At age 8, whenever someone would ask me about my interests, I’d respond with, “life during the 1800s.” Unlike other children, I found adventure through reading classical literature, and I marveled over the lifestyle of the age. Once, I surprised my mother by claiming, “I do not prefer Dickens.” My favorite TV show was “Little House on the Prairie.” I saved up my allowance to purchase an abundance of old-fashioned dresses. All my dolls lived the lifestyle one would during the Laura Ingalls days. The reality of the modern age brought despair to me, and I longed for a time machine that could allow me to sense the joy of the age outside of my mind’s eye.

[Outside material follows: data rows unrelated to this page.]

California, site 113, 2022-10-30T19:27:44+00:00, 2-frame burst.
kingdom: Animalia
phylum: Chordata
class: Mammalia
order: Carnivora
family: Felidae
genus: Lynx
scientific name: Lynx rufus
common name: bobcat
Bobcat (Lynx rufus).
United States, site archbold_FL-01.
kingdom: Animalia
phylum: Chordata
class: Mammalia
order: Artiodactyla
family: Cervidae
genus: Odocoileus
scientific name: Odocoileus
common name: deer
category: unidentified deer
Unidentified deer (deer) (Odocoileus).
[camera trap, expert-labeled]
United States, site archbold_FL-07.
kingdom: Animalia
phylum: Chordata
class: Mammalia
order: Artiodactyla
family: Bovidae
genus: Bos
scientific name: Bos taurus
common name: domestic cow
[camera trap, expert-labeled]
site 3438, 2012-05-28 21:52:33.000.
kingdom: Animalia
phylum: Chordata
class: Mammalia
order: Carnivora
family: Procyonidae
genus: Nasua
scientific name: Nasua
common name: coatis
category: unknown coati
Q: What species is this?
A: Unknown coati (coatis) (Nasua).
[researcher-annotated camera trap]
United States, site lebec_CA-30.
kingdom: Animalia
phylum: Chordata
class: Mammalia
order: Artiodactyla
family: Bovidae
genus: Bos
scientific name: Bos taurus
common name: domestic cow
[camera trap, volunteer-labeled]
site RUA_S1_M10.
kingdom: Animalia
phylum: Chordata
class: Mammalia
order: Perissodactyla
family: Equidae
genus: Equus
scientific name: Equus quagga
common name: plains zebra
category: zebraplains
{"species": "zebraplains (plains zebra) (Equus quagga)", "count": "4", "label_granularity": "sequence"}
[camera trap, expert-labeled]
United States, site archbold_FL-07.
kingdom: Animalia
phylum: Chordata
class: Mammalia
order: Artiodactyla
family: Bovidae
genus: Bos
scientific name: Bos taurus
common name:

Now, it’s airships. Most assume I enjoy it because I am a “Steampunk” or simply a “Geek,” which may not be entirely false. What they do not realize is that I own notebooks full of my planning on how I may one day soar the skies as the captain of a small-sized zeppelin.
I hear of people with wonderful-sounding interests all the time. It stretches from Leonardo da Vinci to Gothic fashion. They seem to find ways to use their special interests to create wonderful, magical things. They tend to know more about these interests than many other people do. There is sometimes a tendency to make fun of people who do not think the same way as “normal.” This finds its way to those with special interests. For example, instead of skateboarding, one child wishes to build his own jetpack. He knows all about the past and present history of them and some day will become their future. Yet if the child is called a “nerd” and “weird,” he might rethink his idea. The wonder of the future could be rewritten and fall away simply because one kid is not allowed to be creative.
Special interests are a special thing, and I’m proud of them. They can lead you to places no one else dares to go. Interests can carry people toward ideas and an abundance of knowledge and creativity. Never doubt these special interests.